** begin DATASET RECORDS **
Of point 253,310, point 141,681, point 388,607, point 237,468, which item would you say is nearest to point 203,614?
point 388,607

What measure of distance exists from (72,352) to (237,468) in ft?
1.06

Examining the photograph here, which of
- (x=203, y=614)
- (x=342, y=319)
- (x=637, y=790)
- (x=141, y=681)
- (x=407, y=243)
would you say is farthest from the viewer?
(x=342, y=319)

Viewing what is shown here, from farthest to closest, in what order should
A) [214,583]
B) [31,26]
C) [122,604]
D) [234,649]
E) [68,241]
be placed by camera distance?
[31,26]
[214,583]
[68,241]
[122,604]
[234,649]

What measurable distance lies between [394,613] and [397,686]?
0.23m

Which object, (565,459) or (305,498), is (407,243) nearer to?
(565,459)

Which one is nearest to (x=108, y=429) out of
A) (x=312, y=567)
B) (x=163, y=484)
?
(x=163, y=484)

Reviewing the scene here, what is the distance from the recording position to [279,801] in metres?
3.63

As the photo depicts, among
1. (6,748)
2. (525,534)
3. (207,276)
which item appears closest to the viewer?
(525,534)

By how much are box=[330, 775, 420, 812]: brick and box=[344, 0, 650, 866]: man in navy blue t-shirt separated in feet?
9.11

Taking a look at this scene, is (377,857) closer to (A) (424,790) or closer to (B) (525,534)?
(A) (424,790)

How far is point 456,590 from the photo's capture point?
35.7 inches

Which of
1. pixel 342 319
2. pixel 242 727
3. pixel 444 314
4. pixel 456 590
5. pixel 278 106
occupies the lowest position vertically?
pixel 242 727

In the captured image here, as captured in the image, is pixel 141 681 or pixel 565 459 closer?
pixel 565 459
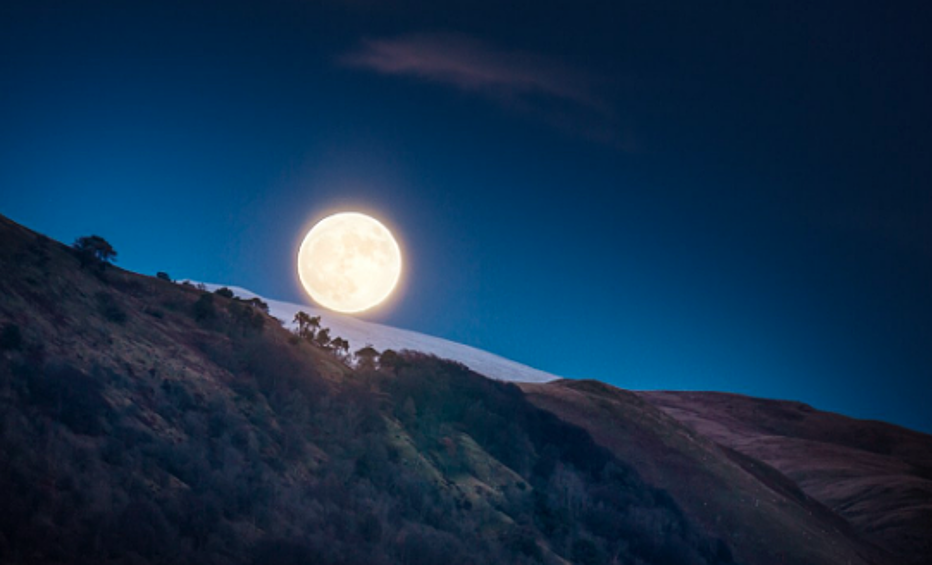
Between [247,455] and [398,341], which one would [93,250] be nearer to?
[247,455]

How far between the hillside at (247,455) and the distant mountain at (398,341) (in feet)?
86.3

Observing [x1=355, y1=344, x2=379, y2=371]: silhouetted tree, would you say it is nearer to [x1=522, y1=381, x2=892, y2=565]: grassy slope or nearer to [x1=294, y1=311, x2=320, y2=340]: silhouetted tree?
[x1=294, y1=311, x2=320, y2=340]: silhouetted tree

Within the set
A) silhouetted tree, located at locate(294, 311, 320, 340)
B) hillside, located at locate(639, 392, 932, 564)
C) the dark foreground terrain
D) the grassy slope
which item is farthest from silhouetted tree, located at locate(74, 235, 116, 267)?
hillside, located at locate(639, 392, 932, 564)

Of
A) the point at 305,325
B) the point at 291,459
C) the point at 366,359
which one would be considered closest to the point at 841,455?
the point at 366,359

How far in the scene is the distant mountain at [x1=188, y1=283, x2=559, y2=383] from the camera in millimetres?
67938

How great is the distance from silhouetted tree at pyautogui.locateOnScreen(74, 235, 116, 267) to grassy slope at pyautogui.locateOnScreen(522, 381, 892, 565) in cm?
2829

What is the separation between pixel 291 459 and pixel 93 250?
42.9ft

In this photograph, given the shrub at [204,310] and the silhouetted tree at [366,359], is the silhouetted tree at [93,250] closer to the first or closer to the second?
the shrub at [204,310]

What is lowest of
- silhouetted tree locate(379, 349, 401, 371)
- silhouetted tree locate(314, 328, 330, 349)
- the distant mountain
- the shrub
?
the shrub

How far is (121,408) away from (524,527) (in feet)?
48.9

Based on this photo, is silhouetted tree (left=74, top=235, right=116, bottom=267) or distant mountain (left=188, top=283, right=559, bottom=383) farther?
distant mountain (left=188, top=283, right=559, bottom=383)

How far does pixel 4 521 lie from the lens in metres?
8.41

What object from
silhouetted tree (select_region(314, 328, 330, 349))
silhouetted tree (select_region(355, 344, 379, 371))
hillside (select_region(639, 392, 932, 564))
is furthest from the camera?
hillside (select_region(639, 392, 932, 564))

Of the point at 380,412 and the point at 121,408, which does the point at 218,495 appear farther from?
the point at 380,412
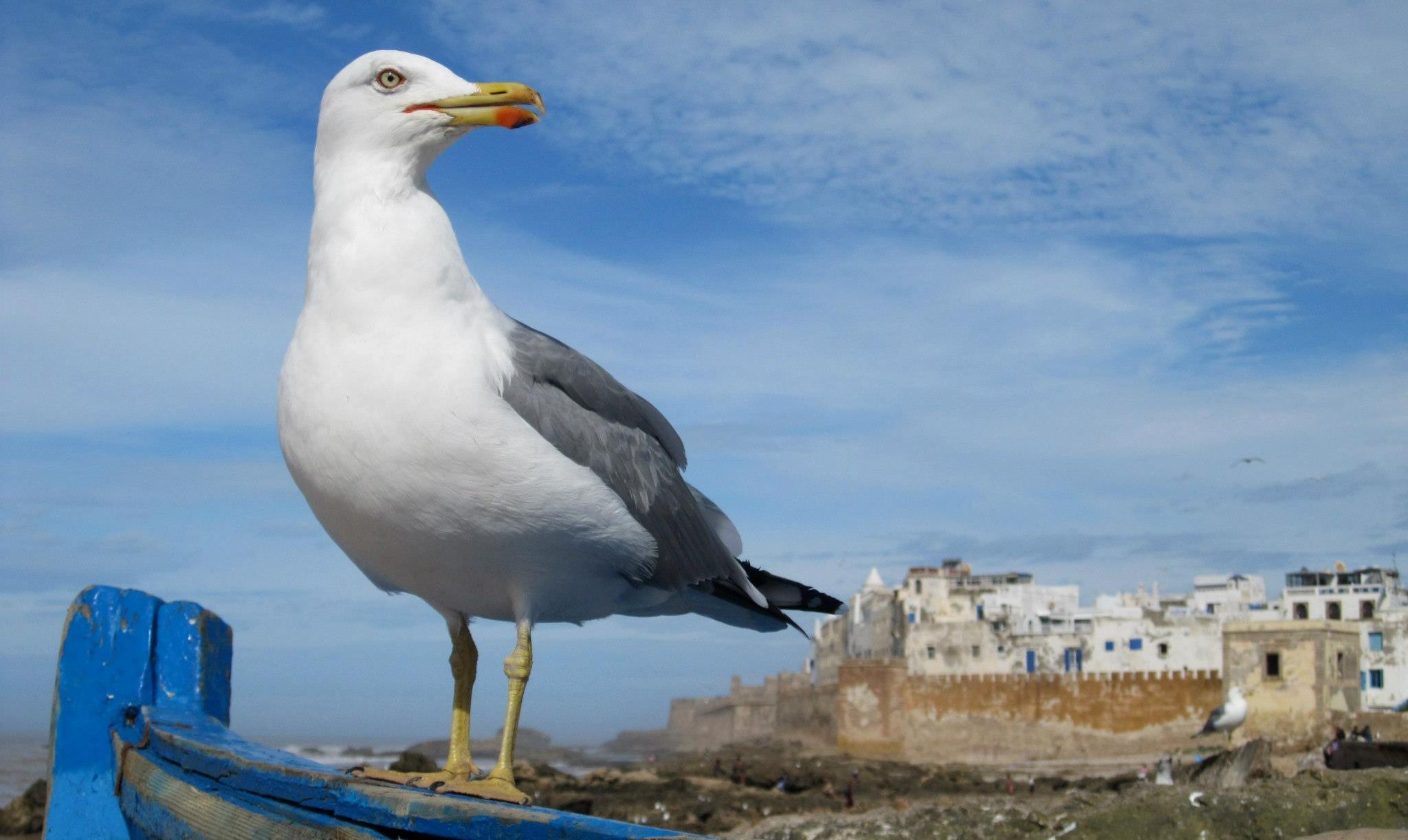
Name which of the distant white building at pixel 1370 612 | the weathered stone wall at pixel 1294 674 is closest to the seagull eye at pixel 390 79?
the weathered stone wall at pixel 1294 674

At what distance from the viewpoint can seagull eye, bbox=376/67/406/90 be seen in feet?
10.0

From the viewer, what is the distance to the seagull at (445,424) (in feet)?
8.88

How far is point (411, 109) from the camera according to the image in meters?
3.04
** end DATASET RECORDS **
** begin DATASET RECORDS **
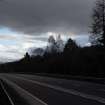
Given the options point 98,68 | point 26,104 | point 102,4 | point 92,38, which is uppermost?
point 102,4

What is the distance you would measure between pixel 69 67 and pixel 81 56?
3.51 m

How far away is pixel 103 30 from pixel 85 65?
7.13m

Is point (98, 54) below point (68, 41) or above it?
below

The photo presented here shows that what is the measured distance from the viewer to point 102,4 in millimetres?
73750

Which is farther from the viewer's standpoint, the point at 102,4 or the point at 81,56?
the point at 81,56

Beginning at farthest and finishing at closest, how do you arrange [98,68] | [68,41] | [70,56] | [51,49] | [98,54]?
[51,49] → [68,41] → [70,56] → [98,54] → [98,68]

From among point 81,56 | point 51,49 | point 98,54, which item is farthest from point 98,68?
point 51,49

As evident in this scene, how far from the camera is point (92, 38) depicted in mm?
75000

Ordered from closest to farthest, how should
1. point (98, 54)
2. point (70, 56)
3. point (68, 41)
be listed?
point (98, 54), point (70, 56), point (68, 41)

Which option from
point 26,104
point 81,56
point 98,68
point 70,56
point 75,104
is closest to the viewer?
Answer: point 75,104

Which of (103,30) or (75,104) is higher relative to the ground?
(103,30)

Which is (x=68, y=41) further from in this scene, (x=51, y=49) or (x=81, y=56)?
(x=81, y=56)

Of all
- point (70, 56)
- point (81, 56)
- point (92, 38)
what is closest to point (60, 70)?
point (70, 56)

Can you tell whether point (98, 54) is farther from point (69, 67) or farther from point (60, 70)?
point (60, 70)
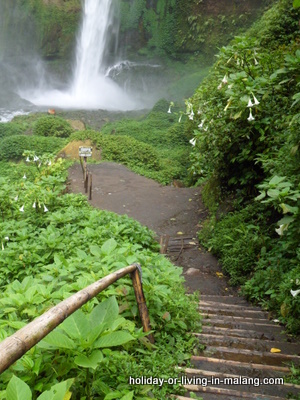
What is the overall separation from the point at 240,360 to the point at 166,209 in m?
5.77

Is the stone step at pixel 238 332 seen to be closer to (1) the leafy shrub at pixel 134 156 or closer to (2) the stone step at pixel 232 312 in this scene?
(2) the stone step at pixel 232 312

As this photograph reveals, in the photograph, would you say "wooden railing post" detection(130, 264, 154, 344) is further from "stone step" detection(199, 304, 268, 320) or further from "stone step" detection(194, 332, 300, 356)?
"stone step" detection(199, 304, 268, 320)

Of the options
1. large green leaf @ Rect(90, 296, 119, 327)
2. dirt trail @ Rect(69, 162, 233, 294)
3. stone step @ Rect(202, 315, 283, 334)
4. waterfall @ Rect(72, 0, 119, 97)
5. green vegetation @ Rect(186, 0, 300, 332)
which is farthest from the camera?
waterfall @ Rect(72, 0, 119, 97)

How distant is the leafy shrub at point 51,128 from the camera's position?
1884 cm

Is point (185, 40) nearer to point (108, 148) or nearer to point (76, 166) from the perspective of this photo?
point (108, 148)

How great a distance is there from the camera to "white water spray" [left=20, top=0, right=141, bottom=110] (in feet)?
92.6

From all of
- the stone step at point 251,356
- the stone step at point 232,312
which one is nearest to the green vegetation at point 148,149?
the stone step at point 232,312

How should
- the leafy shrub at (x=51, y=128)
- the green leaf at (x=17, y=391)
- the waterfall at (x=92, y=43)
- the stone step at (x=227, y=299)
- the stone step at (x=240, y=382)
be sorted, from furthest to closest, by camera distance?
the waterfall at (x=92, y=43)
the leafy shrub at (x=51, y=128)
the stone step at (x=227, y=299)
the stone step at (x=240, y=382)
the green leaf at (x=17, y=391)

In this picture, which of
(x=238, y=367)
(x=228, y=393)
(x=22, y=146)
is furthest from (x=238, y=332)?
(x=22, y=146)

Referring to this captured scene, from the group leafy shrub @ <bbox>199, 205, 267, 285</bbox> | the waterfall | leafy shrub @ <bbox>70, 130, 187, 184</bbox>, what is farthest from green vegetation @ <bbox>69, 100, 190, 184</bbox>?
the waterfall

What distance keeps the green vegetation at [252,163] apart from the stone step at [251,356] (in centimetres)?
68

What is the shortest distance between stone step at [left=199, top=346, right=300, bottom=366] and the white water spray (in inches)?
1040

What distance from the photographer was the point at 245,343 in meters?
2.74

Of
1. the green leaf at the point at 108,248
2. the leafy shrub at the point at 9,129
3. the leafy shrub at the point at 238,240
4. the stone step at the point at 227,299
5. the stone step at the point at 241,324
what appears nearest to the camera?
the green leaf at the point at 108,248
** end DATASET RECORDS **
◆ **EXERCISE GOAL**: Pick out every line in the two blocks above that contains the word "options", and copy each one in full. Case counts.

◆ **TASK ANSWER**:
Given the options point 98,68 | point 26,104 | point 102,4 | point 92,38, which is uppermost?
Of the options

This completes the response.